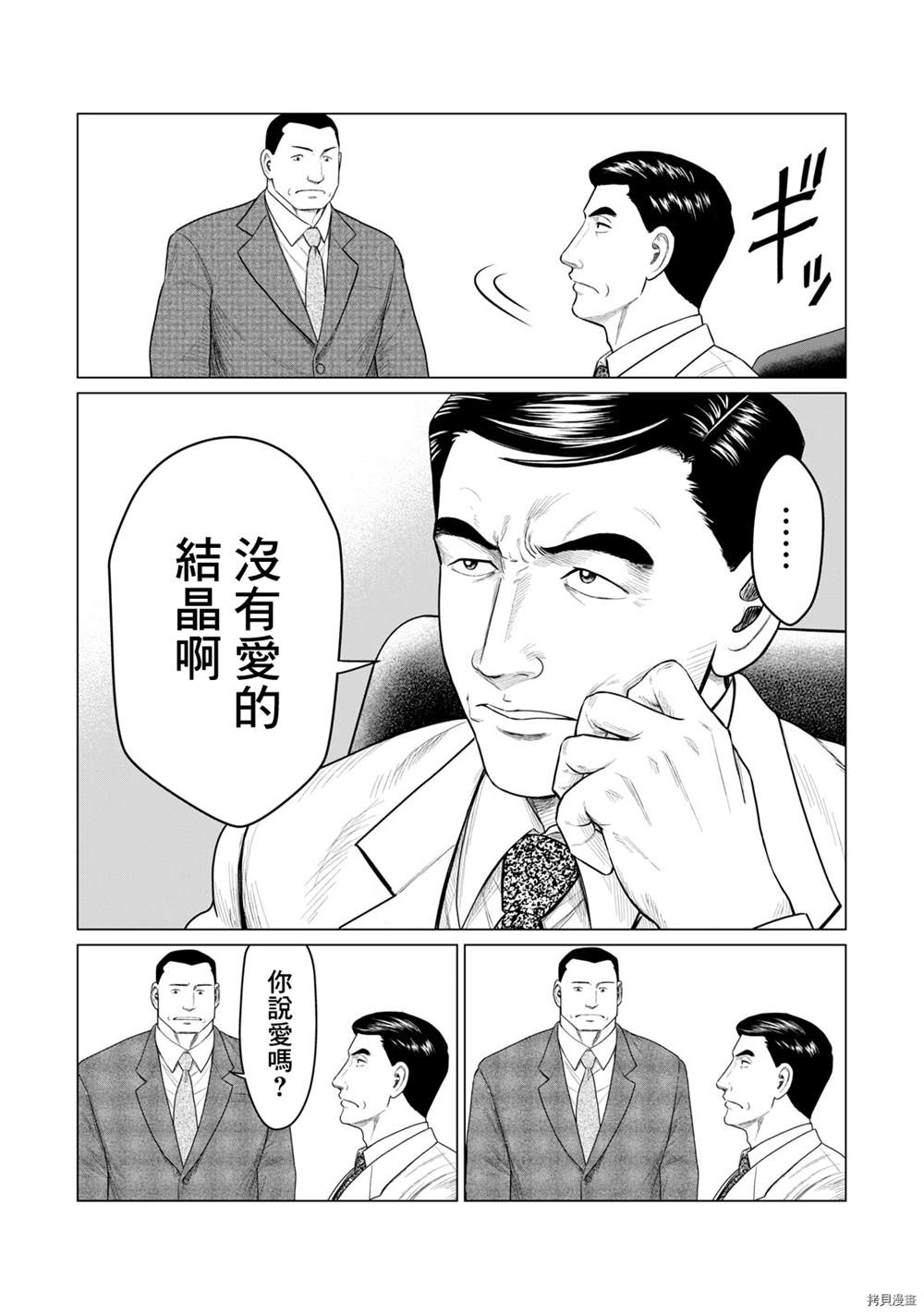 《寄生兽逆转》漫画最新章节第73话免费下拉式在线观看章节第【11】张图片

* * *

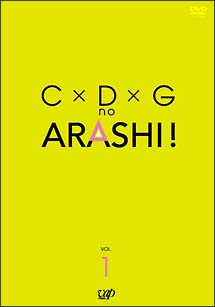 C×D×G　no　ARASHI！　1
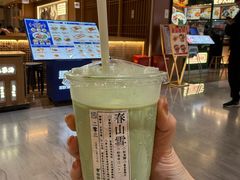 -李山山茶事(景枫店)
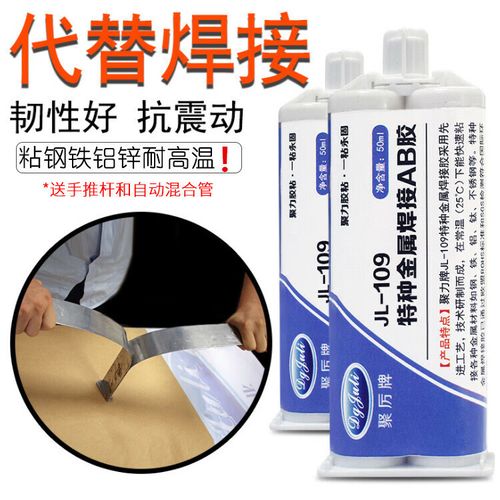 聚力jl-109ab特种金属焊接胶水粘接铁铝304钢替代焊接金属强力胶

> [EXERCISE AIM] Starting from the line with "-李山山茶事(景枫店)" in the records above, repeat each line exactly until you have written the line with "聚力jl-109ab特种金属焊接胶水粘接铁铝304钢替代焊接金属强力胶", then stop; drop the pictures.

> [EXERCISE OUTPUT]
 -李山山茶事(景枫店)
 聚力jl-109ab特种金属焊接胶水粘接铁铝304钢替代焊接金属强力胶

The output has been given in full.